--- GIVEN PASSAGE ---
Quote:
Originally Posted by Tje
agree with both of you.
Shelters ARE full of cats with behaviour problems, but often the problem does lie with owners and is fairly easily fixed. Or rather, it might be fairer to say that the problem lies in the fact that the owners speaks a different language to their cats. Many cat owners are at fault by treating cats like mini humans. That won't work. They are not mini humans.
What we cat-loving humans see as as being nice and reassuring and loving (for instance) might be viewed by a cat as us being threatening and invading their space. I never used to have much success with rehabbing (socializing) feral cats ... then I learned one simple thing, stop looking at them and stop talking to them.... they want to be invisable, and my walking into their room and looking at them and saying "good morning lovely wee man did you sleep well last night" was about the worst thing I could have done, to say it is counterproductive is putting it mildly. Just by learning to ignore them, sitting with my back to them, then averting my eyes (or turning my body around) when they approached me... heck within a day or two these cats are practically begging you for attention. Almost yelling at you to "talk to me, look at me".
--- ENTRIES SUPPLIED ---
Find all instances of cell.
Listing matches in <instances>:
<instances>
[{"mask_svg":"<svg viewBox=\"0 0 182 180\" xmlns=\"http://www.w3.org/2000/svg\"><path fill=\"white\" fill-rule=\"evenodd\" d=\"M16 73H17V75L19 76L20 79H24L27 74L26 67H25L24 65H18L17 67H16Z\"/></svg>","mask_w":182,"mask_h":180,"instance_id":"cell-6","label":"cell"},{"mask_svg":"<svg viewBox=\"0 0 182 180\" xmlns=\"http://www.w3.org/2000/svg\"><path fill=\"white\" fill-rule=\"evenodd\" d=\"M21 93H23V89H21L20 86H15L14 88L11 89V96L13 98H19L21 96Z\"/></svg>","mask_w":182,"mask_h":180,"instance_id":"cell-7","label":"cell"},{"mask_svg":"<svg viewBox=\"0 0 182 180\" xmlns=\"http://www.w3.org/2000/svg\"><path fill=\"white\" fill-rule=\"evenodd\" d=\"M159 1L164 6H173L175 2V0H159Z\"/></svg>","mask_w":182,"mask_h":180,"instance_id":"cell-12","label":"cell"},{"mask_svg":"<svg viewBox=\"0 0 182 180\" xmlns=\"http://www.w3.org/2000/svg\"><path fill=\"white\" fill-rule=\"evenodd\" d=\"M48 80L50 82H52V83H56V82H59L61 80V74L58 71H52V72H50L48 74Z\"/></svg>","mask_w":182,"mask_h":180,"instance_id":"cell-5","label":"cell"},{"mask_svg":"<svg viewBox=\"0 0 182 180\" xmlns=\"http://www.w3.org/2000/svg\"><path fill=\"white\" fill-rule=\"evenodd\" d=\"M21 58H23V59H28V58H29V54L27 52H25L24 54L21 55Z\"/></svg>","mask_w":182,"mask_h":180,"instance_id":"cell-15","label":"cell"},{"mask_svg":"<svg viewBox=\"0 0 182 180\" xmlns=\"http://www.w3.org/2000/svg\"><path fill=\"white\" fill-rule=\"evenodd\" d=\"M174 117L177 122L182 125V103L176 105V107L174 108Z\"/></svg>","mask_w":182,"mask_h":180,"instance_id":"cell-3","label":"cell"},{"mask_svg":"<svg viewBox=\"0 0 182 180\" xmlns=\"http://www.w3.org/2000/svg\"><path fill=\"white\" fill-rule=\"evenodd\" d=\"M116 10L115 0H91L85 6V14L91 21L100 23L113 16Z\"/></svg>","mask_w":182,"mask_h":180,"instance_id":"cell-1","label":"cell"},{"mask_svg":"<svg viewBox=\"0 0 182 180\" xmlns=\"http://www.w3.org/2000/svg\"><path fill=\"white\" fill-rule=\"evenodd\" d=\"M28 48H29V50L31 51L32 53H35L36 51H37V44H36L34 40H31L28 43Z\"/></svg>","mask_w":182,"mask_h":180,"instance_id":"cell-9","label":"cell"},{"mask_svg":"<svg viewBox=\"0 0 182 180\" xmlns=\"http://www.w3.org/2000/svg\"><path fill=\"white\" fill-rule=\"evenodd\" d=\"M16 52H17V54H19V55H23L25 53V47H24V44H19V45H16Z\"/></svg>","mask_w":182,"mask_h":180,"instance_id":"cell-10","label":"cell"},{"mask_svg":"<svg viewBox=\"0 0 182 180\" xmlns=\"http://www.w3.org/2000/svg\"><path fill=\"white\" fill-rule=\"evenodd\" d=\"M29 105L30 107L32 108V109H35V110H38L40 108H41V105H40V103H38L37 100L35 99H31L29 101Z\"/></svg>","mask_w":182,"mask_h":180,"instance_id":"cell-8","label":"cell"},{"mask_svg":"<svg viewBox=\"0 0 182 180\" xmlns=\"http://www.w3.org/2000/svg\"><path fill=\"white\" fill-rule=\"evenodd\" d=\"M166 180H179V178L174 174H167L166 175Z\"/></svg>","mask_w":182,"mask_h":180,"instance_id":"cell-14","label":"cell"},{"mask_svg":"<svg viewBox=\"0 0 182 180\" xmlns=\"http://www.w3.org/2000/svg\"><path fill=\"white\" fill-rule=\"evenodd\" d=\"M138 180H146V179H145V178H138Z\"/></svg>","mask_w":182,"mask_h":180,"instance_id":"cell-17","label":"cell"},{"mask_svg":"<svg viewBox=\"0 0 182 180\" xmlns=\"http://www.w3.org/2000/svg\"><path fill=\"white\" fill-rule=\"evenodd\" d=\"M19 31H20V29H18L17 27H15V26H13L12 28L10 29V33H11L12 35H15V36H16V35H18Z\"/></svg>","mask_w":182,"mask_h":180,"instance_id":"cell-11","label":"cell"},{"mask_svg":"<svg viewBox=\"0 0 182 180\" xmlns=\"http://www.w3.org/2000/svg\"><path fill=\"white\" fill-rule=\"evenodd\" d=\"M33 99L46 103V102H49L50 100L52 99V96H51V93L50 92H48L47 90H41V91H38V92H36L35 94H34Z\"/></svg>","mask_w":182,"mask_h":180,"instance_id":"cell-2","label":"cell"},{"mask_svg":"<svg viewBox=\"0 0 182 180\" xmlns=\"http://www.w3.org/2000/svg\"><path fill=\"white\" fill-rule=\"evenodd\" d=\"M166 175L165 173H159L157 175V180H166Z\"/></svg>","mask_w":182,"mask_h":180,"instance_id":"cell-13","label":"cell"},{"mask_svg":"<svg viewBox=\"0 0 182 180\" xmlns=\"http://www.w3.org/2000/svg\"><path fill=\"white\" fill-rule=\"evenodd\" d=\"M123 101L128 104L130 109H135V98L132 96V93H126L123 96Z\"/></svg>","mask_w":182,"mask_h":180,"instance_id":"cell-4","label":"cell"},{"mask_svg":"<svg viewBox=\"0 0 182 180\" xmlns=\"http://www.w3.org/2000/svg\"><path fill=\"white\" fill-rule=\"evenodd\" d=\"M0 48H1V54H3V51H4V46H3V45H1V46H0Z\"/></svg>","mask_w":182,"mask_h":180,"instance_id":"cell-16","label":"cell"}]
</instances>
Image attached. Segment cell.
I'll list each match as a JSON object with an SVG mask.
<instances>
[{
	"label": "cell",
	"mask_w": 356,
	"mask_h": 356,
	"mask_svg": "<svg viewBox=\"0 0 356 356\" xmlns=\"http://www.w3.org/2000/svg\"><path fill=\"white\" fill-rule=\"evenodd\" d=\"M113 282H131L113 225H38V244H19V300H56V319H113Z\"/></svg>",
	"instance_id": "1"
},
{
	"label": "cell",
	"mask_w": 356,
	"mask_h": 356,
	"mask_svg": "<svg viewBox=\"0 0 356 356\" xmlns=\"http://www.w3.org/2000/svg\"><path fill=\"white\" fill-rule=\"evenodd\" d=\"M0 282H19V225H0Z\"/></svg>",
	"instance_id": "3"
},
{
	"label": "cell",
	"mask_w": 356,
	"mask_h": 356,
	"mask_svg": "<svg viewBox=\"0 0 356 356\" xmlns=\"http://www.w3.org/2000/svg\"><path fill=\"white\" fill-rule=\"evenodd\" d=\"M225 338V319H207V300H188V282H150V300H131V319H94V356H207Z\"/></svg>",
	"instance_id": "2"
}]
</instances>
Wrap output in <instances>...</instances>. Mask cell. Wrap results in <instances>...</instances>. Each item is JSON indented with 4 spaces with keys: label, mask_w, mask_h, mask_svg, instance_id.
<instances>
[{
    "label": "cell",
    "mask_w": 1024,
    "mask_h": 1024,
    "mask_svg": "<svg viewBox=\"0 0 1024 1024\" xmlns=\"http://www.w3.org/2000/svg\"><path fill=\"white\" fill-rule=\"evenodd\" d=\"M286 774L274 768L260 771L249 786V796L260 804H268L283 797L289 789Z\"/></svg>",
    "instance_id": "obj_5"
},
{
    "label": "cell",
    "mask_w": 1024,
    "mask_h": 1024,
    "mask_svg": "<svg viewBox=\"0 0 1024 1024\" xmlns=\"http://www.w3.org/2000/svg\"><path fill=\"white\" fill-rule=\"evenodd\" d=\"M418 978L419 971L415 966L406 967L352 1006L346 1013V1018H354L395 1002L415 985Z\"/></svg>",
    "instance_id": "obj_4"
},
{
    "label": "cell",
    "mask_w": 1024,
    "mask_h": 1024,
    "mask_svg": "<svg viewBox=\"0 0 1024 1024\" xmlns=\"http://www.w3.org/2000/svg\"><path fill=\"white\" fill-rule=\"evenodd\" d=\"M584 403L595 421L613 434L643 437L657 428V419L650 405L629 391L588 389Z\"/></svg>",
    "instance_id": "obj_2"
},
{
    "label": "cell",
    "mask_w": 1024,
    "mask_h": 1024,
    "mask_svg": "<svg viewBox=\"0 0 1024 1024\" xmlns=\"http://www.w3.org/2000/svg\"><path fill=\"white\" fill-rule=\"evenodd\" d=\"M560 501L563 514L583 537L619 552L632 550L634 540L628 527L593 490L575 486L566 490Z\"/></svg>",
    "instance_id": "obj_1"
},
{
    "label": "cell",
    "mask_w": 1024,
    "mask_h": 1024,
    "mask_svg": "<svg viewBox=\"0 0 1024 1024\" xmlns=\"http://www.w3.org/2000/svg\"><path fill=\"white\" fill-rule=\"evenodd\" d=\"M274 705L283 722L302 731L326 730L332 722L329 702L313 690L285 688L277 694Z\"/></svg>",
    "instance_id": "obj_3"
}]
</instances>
---
• STATED PROBLEM: Please extend the forum post on cat behavior, starting right after its final sentence. The listing above plays no part in this work.

• RIGHT ANSWER:
Many people will have noticed with cats when there is a group of people in your home and one of them doesn't like cats that the cats choose to go to that very person. I have seen this loads of times. My own cats do it too. The more of a "I am definitely not a cat person" a person is, the more my cats will jump on their laps and hang around their necks. A beahviourist explained to me that is because normal cat loving people look at cats and say "hi there, you're lovely" and basically in the cat world that is rude and uncouth. The person at the party who doesn't really like cats, ignores the cats, doesn't look at them at all, is totally disinterested so deosn't make eye contact with them and certainly doesn't oooh and ahhh over them. That is polite to cats. In the cat world that person is well mannered. So that's why the cats go to that person.
I have a friend who has helped me a lot with my fosters over the years, but a lot of them didn't like her, lol. She is VERY kind and VERY loving and I just knew that was the problem, she was too nice! But because this woman has had a few cats over the course of her life she simply wouldn't listen to me that had to start being a lot more standoffish with my fosters. When I finally asked her to humour me and start doing it my way (ignoring them a lot more, let the cat come to you and not vice versa) ... things have improved dramatically.
Also people fall into the trap (like the friend I mentioned above) of thinking along the lines of "well this is the way I did it with Tibby & Felix & Garfield and it worked fine with them and they were perfectly sociable cats".
Cats with issues cannot and should not be compared to totally balanced cats. You can compare them, by all means, but you need to treat them differently.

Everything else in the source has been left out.